Will I Allow Myself to Be Swung?

Perhaps like your dad may have, my dad used to swing us when we were little. He’d make a swing seat with his arms and begin that slow increase of motion until… WHEE! In a woosh of release, out goes the body and I’m shooting towards space. Dad’s got my ankles, and after I go vertical, there’s the rush back towards earth and through his knees.

Then, wooWEE! Back up again.

I find this life of faith akin to being swung like that. 

I don’t know how long it will last, and I honestly can’t say I’m dying for it to last at all (though I see it’s where he wants me for now, and, who knows, perhaps for always).

I doubt anyone who has not experienced “not knowing where money will come from next” will have a clue what it’s truly like. Just as I have no clue what it is like to not know where my next meal is coming from. My situation hasn’t gotten that dire, therefore I haven’t experienced the corresponding feelings.

Collected data entries:
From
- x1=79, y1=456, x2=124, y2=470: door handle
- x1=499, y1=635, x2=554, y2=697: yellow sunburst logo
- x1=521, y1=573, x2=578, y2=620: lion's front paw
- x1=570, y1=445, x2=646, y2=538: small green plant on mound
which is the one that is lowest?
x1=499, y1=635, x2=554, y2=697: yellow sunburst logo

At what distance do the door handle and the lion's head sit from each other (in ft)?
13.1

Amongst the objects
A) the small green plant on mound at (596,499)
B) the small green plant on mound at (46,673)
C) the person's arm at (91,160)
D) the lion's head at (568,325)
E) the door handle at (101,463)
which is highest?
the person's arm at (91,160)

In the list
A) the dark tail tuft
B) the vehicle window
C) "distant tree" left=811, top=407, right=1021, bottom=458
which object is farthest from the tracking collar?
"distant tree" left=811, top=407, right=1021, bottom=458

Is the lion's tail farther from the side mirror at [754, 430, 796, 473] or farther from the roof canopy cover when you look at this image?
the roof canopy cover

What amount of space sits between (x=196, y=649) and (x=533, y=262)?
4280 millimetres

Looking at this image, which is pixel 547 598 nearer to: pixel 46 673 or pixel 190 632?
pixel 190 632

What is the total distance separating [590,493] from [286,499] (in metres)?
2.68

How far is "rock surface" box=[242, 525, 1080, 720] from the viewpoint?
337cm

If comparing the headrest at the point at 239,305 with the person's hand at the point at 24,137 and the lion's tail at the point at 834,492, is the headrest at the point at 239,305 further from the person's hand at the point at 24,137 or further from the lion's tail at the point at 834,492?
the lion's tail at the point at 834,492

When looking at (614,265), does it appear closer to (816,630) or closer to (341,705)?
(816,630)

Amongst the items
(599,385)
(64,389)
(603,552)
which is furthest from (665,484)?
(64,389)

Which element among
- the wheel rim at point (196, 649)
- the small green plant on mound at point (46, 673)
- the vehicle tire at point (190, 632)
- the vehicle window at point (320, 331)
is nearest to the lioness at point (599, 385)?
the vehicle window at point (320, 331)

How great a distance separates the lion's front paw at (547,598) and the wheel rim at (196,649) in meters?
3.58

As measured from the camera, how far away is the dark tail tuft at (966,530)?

* * *

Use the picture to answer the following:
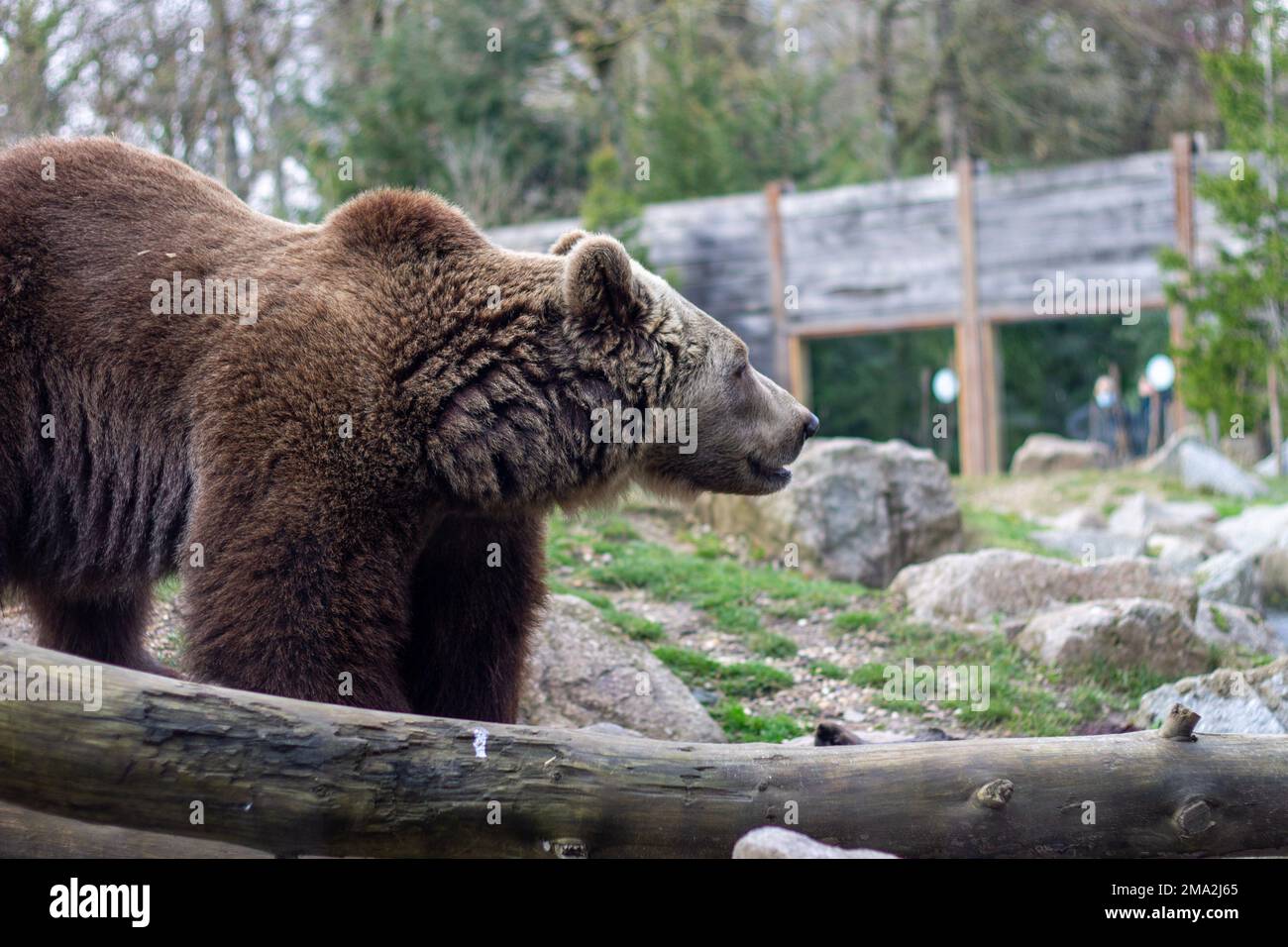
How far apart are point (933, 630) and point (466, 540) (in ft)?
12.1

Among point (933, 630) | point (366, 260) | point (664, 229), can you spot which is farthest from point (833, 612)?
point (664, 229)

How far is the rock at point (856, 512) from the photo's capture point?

- Work task -
Resume the essay about faith and being swung as a child, starting right after its final sentence and keeping its voice.

- Result -
But I find that, in difficulty, I can’t help but mine for truth. It’s not complaint, and it’s not a a lack of gratitude. It’s processing. And it is probably the “Thank you’s” I get for being honest that keep me writing. Perhaps, in some small way, it’s a piece of what I have to offer.

Tammy and I are so tired. Often one of us falls asleep (for the first time) on a kid’s bed during putting them down. But the other day I fell asleep on my steering wheel in the driveway after getting home from work. It’s a too-little-gas-for-too-long-a-time-yet-here-comes-tomorrow-look-out!-you’ve-got-teens-and-little-ones-and-you-gotta-get-up-anyway kind of life, that’s all. Millions have worse.

Do you remember being swung as a kid? It was fun.

And, if you can recall, if it was someone other than Dad offering the swinging, it was never quite the same, certainly not the first time around. Sometimes that first time never took place, as kids have second thoughts about risking so much with just anyone.

Some aspects of our family economics in 2017 I would compare—to continue the metaphor—to what it might feel like to be swung against my will by a stranger. In other words, not fun at all.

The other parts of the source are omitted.